Abstract: Heat-stress resilience is vital for poultry in tropical/subtropical regions where
high temperatures impair productivity. Ake chickens, as the only naked-neck chicken breed
in China, exhibit robust resistance to heat stress, but this breed lacks clarity in its genetic
origins. This study utilized the next-generation sequencing data from 22 chicken breeds
to conduct phylogenetic and population analyses. Gene flow analysis revealed a gene
migration event from Iranian naked-neck chickens and Indian local breeds to Ake chickens,
and population separation estimates suggested that the naked-neck gene was introduced to
China around 500–600 years ago. NJ-tree, PCA, and population structure analyses showed
that Ake chickens cluster with Yunnan native breeds, which diverged only 100–200 years
ago.
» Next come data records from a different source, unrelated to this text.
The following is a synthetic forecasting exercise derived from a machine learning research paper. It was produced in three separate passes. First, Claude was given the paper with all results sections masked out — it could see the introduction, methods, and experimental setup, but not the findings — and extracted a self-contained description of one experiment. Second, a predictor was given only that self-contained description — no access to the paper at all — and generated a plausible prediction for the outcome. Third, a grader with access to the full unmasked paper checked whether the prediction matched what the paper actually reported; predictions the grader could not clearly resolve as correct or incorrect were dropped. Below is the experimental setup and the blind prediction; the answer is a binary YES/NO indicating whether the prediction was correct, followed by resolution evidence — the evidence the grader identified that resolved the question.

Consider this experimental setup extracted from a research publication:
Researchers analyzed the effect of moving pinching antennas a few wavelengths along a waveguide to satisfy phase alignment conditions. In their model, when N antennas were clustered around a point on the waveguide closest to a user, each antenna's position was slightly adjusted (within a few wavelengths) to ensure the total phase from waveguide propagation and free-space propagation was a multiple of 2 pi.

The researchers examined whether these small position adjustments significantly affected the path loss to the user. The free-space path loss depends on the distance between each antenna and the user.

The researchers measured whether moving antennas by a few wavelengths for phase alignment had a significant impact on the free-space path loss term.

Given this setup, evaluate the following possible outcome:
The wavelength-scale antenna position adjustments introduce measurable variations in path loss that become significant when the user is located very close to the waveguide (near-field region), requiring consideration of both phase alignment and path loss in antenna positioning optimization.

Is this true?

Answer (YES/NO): NO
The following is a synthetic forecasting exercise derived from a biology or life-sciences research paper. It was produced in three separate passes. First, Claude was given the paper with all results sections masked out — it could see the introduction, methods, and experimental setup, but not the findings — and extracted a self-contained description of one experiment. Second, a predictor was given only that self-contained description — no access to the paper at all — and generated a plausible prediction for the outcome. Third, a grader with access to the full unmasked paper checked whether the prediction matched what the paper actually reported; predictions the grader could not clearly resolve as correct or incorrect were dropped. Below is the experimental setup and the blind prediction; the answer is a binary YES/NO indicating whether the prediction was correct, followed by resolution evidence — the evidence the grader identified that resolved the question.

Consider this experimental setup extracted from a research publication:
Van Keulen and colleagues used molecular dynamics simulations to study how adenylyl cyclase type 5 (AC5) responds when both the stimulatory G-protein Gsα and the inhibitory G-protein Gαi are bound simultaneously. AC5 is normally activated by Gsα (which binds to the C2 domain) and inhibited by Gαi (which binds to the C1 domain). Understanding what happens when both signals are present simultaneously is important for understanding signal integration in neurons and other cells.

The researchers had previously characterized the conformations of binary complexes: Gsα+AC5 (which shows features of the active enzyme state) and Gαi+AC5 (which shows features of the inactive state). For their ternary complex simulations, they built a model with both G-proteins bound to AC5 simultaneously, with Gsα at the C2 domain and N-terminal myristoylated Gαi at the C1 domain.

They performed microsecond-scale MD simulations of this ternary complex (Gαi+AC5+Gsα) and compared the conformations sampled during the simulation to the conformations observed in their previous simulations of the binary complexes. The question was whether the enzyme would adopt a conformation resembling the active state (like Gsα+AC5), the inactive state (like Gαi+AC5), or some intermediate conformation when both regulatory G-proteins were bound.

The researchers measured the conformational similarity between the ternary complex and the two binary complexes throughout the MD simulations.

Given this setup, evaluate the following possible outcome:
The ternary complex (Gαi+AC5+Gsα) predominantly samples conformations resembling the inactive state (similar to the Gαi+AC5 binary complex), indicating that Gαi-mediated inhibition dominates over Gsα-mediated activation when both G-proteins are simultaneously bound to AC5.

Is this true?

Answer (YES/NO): YES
A selective sweep in the candidate region on chromosome 3 (97.0–97.37 Mb) showed
elevated genetic differentiation (FST) and educed nucleotide diversity (π) compared to
the genome-wide average, indicating rapid fixation of the trait under natural/artificial
selection. Demographic reconstruction indicated that the current effective size of Ake
chickens is stable at 2000–3000 individuals. These findings deepen our understanding of
Ake chicken evolution and provide valuable insights for conservation and the development
of heat-stress-resistant poultry breeds.